* [Consignes de l'exercice]:
1. Recopiez le passage de l'extrait sur la citoyenneté qui va de « Dans son acception » jusqu'à « concept de citoyenneté. ».
2. D'après l'extrait sur la citoyenneté, sur quelles valeurs fondamentales repose la citoyenneté contemporaine ?
3. Résumez en deux phrases l'extrait sur la citoyenneté.

Aboulmajd Abdeljalil
 Président du CCES      

    

«Nous ne commençons proprement à devenir hommes qu’après avoir été citoyens»

                                                                       Jean Jacques Rousseau (1712-1778)

Résumé

La citoyenneté, axe majeur de l’Etat démocratique moderne, est un enjeu mondial que ce soit dans les pays démocratiques ou dans les pays dits en transition. S’il s’agit pour certains de reconstruire et de redynamiser la citoyenneté, il s’agit par contre pour d’autres de la bâtir. Ainsi la question de la citoyenneté est au cœur du débat politique et de la réflexion théorique partout dans le monde. Les congrès, les conférences et les séminaires s’organisent.  De même qu’une abondante littérature y consacrée.

Cet article se propose de revenir au concept de la citoyenneté et de tenter d’apporter des éléments de réponse aux questions suivantes : Qu’est-ce que la citoyenneté ? Est-ce une préoccupation nouvelle, un défi nouveau ? Ou alors s’agirait-il d’une constante, d’un thème présent depuis l’aube des temps lorsque « le premier homme rencontra le deuxième » ? Que signifie être citoyen ? Peut-on parler de citoyenneté dans le monde arabe ?

Mots clés

Citoyenneté, enjeux, monde arabe, islam et démocratie

I-Introduction 

Avant d’aborder la problématique de la citoyenneté dans le monde arabe, il convient d’abord de définir la citoyenneté et de mettre l’accent sur l’évolution historique de ce concept moderne.

I-Définition de la citoyenneté 

Dans son acception moderne la citoyenneté contemporaine repose sur des valeurs fondamentales que sont la liberté, la solidarité, l’égalité, la responsabilité et le respect. Ainsi, Il n’y a pas de citoyenneté sans valeurs, sans normes.

De nombreux auteurs distinguent trois aspects dans le concept de citoyenneté.

* [Données]:
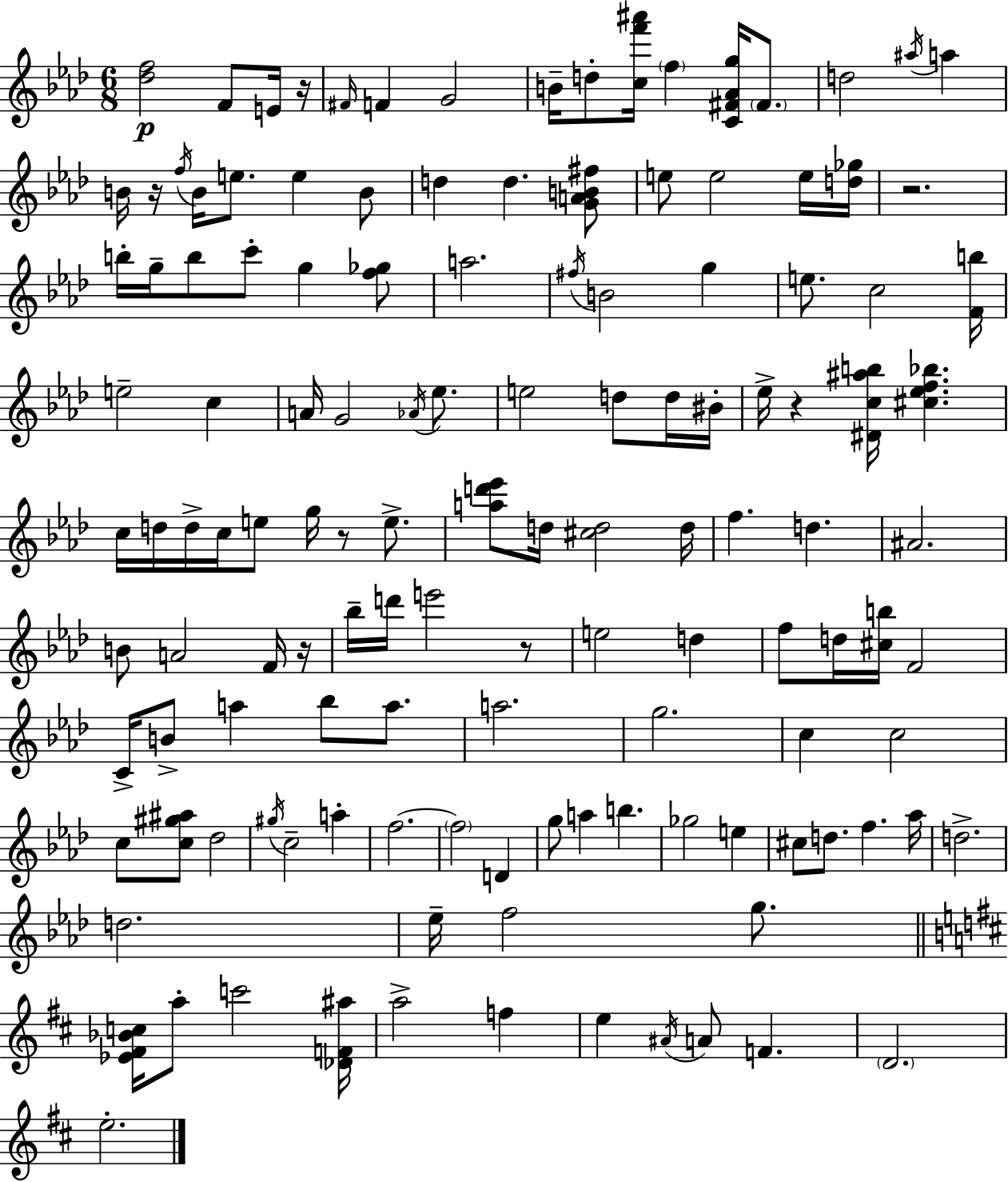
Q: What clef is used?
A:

* [Réponses par consigne]:
1.
Dans son acception moderne la citoyenneté contemporaine repose sur des valeurs fondamentales que sont la liberté, la solidarité, l’égalité, la responsabilité et le respect. Ainsi, Il n’y a pas de citoyenneté sans valeurs, sans normes.

De nombreux auteurs distinguent trois aspects dans le concept de citoyenneté.

2. Sur la liberté, la solidarité, l'égalité, la responsabilité et le respect.

3. La citoyenneté, axe majeur de l'État démocratique moderne, est un enjeu mondial au cœur du débat politique et de la réflexion théorique : certains pays doivent la reconstruire, d'autres la bâtir. L'article revient sur ce concept, fondé sur des valeurs comme la liberté, la solidarité, l'égalité, la responsabilité et le respect, et se demande ce que signifie être citoyen et si l'on peut parler de citoyenneté dans le monde arabe.